Alexis has received awards from the North American Council on Adoptable Children (NACAC) and was a Child Welfare scholar for the Center of Advance Studies in Child Welfare (CASCW) at the University of Minnesota. She serves on the Advisory Board of the National Training and Development Curriculum for Foster/Adoptive Parents. Previously, Alexis served on the boards for the National Council on Adoption (NCFA) and the Joint Council of International Children’s Services (JCICS) and the Advisory Board of the Permanency & Adoption Competency Certificate, at the University of Minnesota, CASCW. As an adopted person herself, Alexis brings credible lived experience to her work being raised in a multi-racial, multi-cultural family. She and her husband have three children, two of whom were adopted as siblings.

 

Alexis has been a close colleague in the collaboration of the Families Together project on the East Side of St. Paul through the synod's Planting Hope Campaign. On Saturday morning, May 14, she and Bishop Patricia Lull will join Dr. Marga and Marcus for a conversation about how we best care for all of our children.
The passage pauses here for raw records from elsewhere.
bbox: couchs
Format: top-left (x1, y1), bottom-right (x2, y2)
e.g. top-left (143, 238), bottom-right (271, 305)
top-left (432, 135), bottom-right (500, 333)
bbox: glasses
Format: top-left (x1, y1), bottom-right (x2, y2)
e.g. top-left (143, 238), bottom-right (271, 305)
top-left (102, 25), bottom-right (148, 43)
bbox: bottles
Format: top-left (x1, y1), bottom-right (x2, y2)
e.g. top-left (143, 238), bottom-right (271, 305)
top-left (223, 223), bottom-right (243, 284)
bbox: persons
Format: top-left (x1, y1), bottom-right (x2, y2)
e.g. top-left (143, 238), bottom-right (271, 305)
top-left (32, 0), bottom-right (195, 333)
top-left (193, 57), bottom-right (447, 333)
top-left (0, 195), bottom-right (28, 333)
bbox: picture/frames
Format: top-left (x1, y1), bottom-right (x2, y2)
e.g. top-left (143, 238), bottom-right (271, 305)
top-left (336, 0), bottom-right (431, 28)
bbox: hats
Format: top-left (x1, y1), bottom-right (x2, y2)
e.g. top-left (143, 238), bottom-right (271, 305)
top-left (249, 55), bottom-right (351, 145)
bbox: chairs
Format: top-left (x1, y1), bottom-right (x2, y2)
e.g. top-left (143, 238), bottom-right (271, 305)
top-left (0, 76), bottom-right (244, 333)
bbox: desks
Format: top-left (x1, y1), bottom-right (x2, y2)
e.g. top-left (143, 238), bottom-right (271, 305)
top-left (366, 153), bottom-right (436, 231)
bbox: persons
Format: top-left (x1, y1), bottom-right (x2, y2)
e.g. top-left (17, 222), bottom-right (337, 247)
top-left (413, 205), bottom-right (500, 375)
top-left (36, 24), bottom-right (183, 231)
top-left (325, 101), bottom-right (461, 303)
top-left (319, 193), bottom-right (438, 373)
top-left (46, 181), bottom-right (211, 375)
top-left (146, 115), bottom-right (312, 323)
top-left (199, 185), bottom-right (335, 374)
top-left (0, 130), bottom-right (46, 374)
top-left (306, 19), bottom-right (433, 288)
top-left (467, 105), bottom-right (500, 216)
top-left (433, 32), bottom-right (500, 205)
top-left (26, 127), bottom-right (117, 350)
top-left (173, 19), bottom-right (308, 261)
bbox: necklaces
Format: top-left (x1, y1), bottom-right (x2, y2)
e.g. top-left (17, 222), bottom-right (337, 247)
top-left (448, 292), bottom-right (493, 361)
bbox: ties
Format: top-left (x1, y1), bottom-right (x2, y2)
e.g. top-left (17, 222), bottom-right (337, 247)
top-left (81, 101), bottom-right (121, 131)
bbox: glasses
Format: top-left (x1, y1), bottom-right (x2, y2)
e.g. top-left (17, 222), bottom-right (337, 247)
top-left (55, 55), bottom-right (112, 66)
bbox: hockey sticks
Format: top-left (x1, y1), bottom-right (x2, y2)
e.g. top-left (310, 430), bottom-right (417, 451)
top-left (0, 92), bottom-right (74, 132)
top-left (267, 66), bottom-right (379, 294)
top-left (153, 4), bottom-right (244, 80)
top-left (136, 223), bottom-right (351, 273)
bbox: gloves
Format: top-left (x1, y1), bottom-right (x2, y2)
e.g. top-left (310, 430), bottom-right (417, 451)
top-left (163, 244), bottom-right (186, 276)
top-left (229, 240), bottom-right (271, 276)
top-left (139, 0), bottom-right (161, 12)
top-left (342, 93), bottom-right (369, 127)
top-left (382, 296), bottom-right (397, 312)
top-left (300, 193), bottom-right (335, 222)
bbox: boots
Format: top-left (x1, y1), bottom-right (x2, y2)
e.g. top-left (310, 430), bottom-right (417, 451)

The Rev. Keith Fry - ELCA Churchwide Representative

The Rev. Amy Reumann can no longer attend our assembly and will be replaced by the Rev. Keith Fry.

 

The Rev. Keith Fry serves as executive for administration in the Office of the Secretary in the churchwide organization. He has been in that position for a little over two years, having begun his call there one month before the beginning of the pandemic. He oversees record-keeping and statistics concerning congregations and management of the rosters of pastors and deacons of this church; minutes of official proceedings of the Churchwide Assembly, Church Council, and Conference of Bishops; and the ELCA Archives. Prior to receiving the call to the Office of the Secretary, he was a congregation pastor in Elgin, IL, and Evanston, IL. He is a graduate of Northwestern University and the Lutheran School of Theology at Chicago. He resides in Chicago with his spouse, Tom, and with Archie and Edith, a Labrador retriever and a Cornish Rex cat.